钢铁生产流程一个突出的特点就是物质流在工艺过程中不断的发生物理化学反应,在状态、性质和形状方面不断变化;实现钢铁生产物质流物理化学反应的装置规模都非常大,并且这些装置的作业方式包含了连续化、准连续化和批生产等形式;在连续化生产过程中,原材料持续不断的经过相同设备,各设备处于相对稳定状态并且只执行一个特定的加工任务,半成品或产成品以连续流动的方式输出;在批生产过程中,原材料按设定的加工顺序和操作条件进行加工,产品以有批量方式输出;准连续化生产则是介于连续化和间歇化生产之间的一种混合模式;在炼铁工序,高炉生产是一个连续化作业过程,除检修外一直处于生产状态,并且铁水在各出铁口轮换持续输出。因此,炼铁工序是典型的连续化生产过程。在炼钢工序,转炉或电弧炉每次可冶炼150-300吨的钢水,称为一个炉次;每个炉次的钢水冶炼完成倒入钢包后,转炉或电弧炉经清理后可以进行下一炉次钢水的冶炼;显然,炼钢工序每冶炼-炉次钢水对应一次批加工过程;多个炉次的钢水可以在连铸机上连续浇铸,但由于受到结晶器、中间包使用寿命以及钢级和铸坯规格的多样性影响,连铸机连续生产到一定炉次数后会停止,并对连铸机进行清理,同时需要对关键设备-中间包和结晶器进行更换,而这一过程往往需要2-3个小时;因此,连铸工序属于批生产过程,连铸工序的每个生产批次称为浇次,定义为在同一台连铸机上使用相同中间包和结晶器连续浇铸的炉次序列;在热轧工序,板坯加热后在连轧机上也是连续加工,但同样受轧辊磨损等工艺因素影响,连轧机连续加工一定块数的板坯后也需要停机,设备清理后更换轧辊;热轧工序也属于批生产过程,热轧工序的每个生产批次称为轧制单元,定义为使用同一轧辊连续轧制的板坯序列;冷轧工序和热轧工序相似,也是批生产过程。连续化生产过程,生产出来的产品单一,除了总产能总量上进行宏观调控外,无法从产品物理化学属性的微观层面进行控制;但批生产过程则不同,在生产每一个批次的产品前,通常需要将物理化学属性具有工艺要求相似度的产品进行组批生产,由此提高生产效率和成材率,降低资源损耗和能源消耗。

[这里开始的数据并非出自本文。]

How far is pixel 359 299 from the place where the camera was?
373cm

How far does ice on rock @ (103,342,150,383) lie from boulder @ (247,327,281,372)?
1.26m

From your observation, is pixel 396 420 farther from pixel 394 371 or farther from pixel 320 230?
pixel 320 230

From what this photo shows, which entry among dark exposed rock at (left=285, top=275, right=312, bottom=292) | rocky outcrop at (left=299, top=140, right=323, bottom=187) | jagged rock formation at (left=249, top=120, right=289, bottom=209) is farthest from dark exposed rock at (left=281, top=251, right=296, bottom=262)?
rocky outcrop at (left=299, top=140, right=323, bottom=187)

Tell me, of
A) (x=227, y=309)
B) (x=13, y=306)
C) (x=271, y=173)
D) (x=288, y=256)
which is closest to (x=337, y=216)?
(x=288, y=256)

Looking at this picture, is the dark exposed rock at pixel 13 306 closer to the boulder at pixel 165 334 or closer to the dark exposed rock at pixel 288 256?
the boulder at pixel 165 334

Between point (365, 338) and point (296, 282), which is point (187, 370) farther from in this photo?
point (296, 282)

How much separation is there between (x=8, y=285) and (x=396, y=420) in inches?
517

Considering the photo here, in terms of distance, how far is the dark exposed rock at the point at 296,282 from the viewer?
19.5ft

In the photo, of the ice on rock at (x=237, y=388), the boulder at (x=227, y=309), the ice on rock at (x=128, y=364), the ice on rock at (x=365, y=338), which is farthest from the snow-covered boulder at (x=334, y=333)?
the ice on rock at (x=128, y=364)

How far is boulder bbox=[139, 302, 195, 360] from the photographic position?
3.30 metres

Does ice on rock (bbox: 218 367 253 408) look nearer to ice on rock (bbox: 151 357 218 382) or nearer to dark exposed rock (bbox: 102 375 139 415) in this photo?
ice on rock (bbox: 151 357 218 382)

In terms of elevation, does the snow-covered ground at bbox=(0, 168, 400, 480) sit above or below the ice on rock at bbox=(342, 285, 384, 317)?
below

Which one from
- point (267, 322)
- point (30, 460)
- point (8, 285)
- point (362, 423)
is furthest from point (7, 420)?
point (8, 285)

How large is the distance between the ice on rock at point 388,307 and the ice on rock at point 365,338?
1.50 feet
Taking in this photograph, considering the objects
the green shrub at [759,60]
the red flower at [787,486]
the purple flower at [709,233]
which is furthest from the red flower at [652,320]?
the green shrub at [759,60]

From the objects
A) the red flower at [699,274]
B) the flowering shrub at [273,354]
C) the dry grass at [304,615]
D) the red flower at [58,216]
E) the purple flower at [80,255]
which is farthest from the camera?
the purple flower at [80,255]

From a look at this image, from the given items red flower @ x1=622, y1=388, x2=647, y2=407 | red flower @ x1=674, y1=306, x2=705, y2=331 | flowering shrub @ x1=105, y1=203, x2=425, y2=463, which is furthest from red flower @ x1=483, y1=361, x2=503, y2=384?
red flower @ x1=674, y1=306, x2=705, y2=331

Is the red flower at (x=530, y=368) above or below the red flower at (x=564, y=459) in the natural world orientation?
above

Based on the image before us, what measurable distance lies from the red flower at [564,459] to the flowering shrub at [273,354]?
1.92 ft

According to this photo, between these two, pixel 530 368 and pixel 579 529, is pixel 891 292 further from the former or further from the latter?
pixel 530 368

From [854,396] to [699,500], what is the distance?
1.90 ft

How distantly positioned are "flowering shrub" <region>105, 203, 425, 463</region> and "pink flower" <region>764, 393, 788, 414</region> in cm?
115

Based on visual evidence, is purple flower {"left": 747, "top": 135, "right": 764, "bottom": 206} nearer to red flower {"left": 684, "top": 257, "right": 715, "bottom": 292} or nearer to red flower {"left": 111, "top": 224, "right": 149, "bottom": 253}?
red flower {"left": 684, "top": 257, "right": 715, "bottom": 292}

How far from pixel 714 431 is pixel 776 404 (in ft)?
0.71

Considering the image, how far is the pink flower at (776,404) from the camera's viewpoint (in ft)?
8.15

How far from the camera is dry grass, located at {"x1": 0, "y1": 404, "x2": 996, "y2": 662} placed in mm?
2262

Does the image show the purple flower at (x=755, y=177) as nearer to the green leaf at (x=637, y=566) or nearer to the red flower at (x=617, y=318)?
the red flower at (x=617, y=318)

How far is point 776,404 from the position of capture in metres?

除了生产流程长和批生产模式的特征外,现代钢铁企业的规模逐渐增大,产线布局呈现同工序多机组并行结构、工序间串行网状交叉结构的特征;复杂的内部产线结构和日趋激烈的外部市场竞争,使得钢铁企业对其生产效率、能耗水平、产品质量和生产成本等综合生产指标提出了更高的要求;因此,有必要从全流程的视角出发,合理安排工序间的物流关系,
在生产计划与调度的层次上优化工序间的物料衔接,从而提高企业的整体生产效率。在铁水之前,高炉的生产是一个连续化过程,生产组织过程也是面向库存的。在炼钢之后,以批生产过程为主,生产出来的固态半成品和成品如板坯、热卷、冷卷都和客户需求密切相关,生产组织过程则是面向订单的;炼钢工序是面向订单生产的源头工序,下游机组众多,生产线布局复杂;因此在确定炼钢阶段的生产组织安排包括确定批的组成决策的时候,需要高度关注下游机组的现有物料库存量和物料需求量,均衡机组的产能和库存,防止有些机组涨库而有些机组断料停机;由此可知,如何科学定量的确定炼钢工序的批组成、批在不同炼钢车间和连铸设备上的分配与排序、以及在一定生产期内不同班次上为下游各机组提供半成品的物料流量,是钢铁企业面临的一个非常重要并且十分复杂的技术问题。该技术问题也称为面向全流程生产的炼钢组批计划与批调度集成优化问题,需要在考虑包括全流程各个工序的生产工艺的限定条件下,决策炼钢和连铸工序的批组成、批分配与排序,以及炼钢下游工序间物料流量分配。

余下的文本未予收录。